Years later, son still upset about damage to father's grave
CHARLESTON, W.Va. -- James Olbert is still upset about the damage done to his father's grave by a bulldozer that plowed through Crystal Block Cemetery in 2004.
The cemetery is near Sarah Ann, a historic coal town that was home to many black miners near the Logan-Mingo County border.
In 2004 a bulldozer owned by General Pipeline Construction was building a road in southern Logan County to haul pipelines to a natural gas drilling site for Equitable Production Co., now the EQT Corp. The bulldozer drove right through the cemetery. It dislodged Daniel Olbert's headstone, so his final resting place is no longer known.
James Olbert lives in Holden today and was raised on Crystal Block Hollow. He was the first one who saw the damage to the cemetery.
"I discovered what happened. In 2004, we had a family reunion. I rented a bus. We went up there and saw what happened. It was very, very upsetting," Olbert said. "Regardless of who was buried there -- whether they were black or white -- something like this should never have happened. It is very disturbing. It caused a lot of grief."
Last October, a Logan County jury ruled General Pipeline and EQT must pay $900,000 in damages to Olbert and 13 other people who filed a lawsuit in 2006. The damages include $700,000 in compensatory damages and $200,000 in punitive damages.
The jury also required the companies to pay $14,000 to help restore the cemetery.
"My dad was buried there," Olbert said. "He worked in the mines. He told me, 'If there is any way possible, stay out of the mines.'"
Olbert followed his father's advice. He drove school buses in Ohio for many years before he returned to West Virginia and worked as a custodian for the Logan County Board of Education.
"My father's headstone wasn't destroyed, but it was moved. So we really don't know where he is located right now," Olbert said.
"When I was growing up, we were taught not to ever step on a grave, but to walk around it. Then they have the nerve to show so much disrespect with that bulldozer.

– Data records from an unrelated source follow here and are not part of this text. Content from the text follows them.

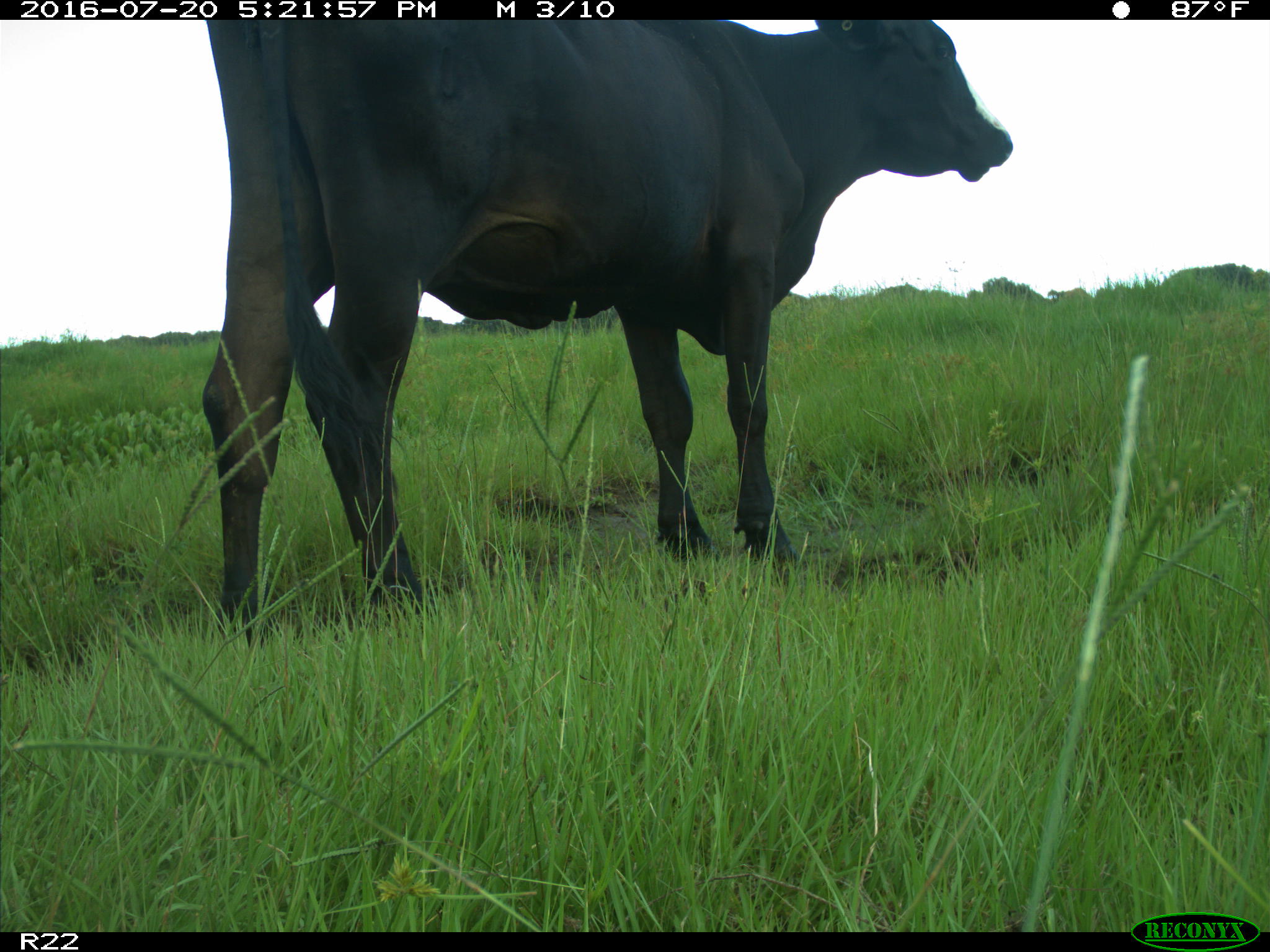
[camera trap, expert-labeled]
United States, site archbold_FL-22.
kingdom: Animalia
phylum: Chordata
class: Mammalia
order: Artiodactyla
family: Bovidae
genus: Bos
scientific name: Bos taurus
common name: domestic cow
Bos taurus (domestic cow).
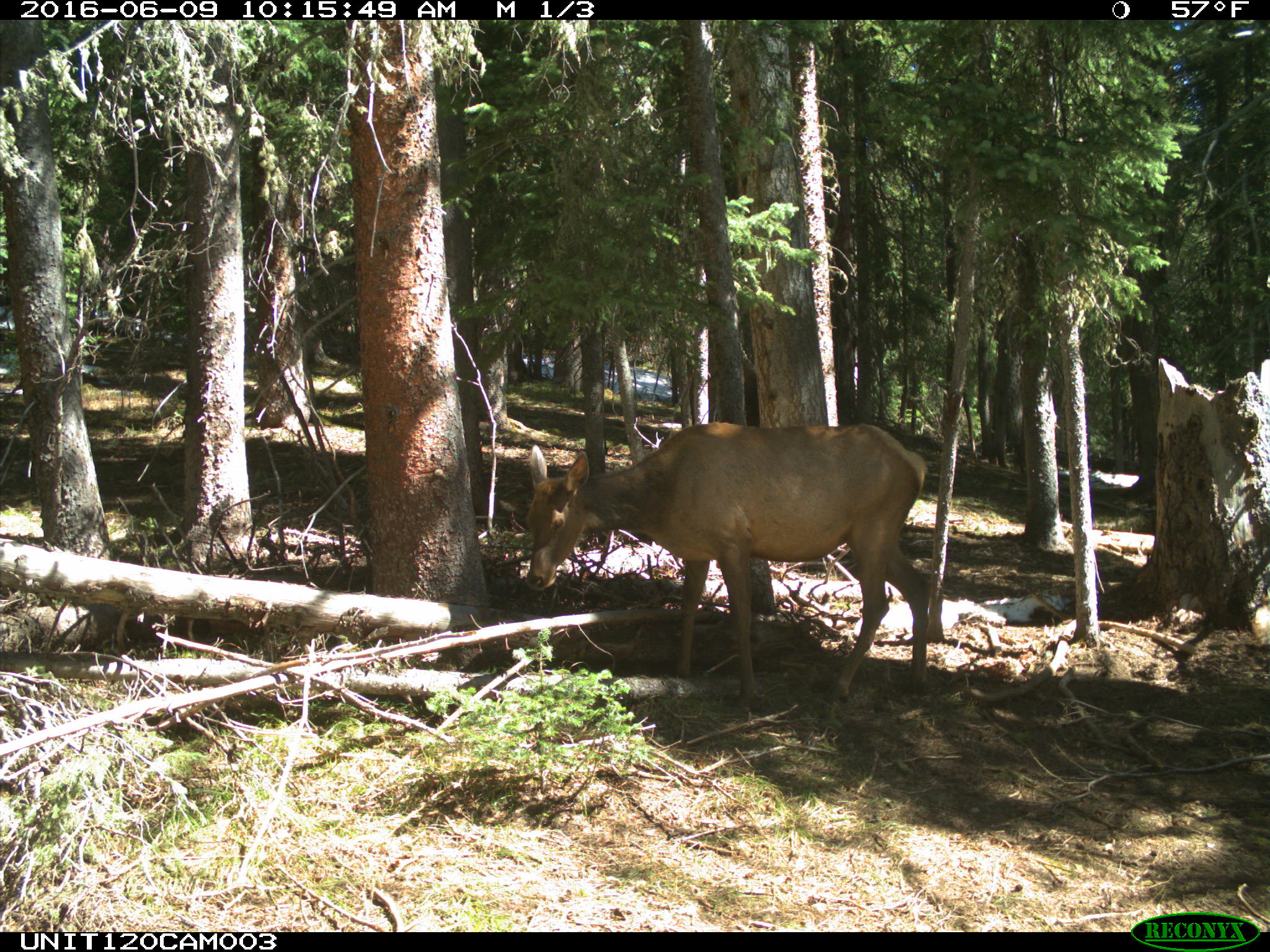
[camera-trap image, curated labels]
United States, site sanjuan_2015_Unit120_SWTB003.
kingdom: Animalia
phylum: Chordata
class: Mammalia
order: Artiodactyla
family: Cervidae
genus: Cervus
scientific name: Cervus elaphus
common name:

"Jerry Newsome, who was a World War II veteran, was also buried up there in Crystal Block Cemetery. His grave was destroyed. You go out and fight for your country and something like this happens. That really disturbed me.
On July 26, former Supreme Court Justice Elliott "Spike" Maynard, serving as a "senior status judge," turned down post-trial motions filed by General Pipeline and EQT to repeal the verdict in the case.
Maynard, who was also the judge during the trial, made his ruling more than nine months after the Logan County jury reached its verdict.
General Pipeline and EQT have not yet filed an appeal to the state Supreme Court, although they have said that they plan to do so.
Daniel Schuda, a Charleston lawyer representing General Pipeline, told the Gazette that the cemetery was unmarked and the damage was accidental.
"There were no signs and no fences to indicate the presence of graves," Schuda said previously. "Prior notice of the existence of the graves is necessary before it is proper, or even fair, to hold somebody responsible for innocently trespassing in that area."
During last fall's jury trial in Logan County, Schuda described the incident as an "innocent and unknowing entry."
Schuda did not return a telephone call on Friday.
How clearly the cemetery was marked is likely to be a major issue in the appeal to the state Supreme Court.
"There were markers all over the cemetery, headstones all over the cemetery," Olbert said. "I don't know of any cemetery in Logan County that has a fence. It was clear to the jury. It was clear to them that the bulldozer desecrated a cemetery."
Olbert believes the $14,000 the jury awarded to repair the cemetery is not enough.
"There is no way they can do that. At least a third of the cemetery has been hauled away. Graves are missing. Some of the headstones are missing," Olbert said. "There has been nothing done to reconstruct it. We are waiting for the finalization of the lawsuit."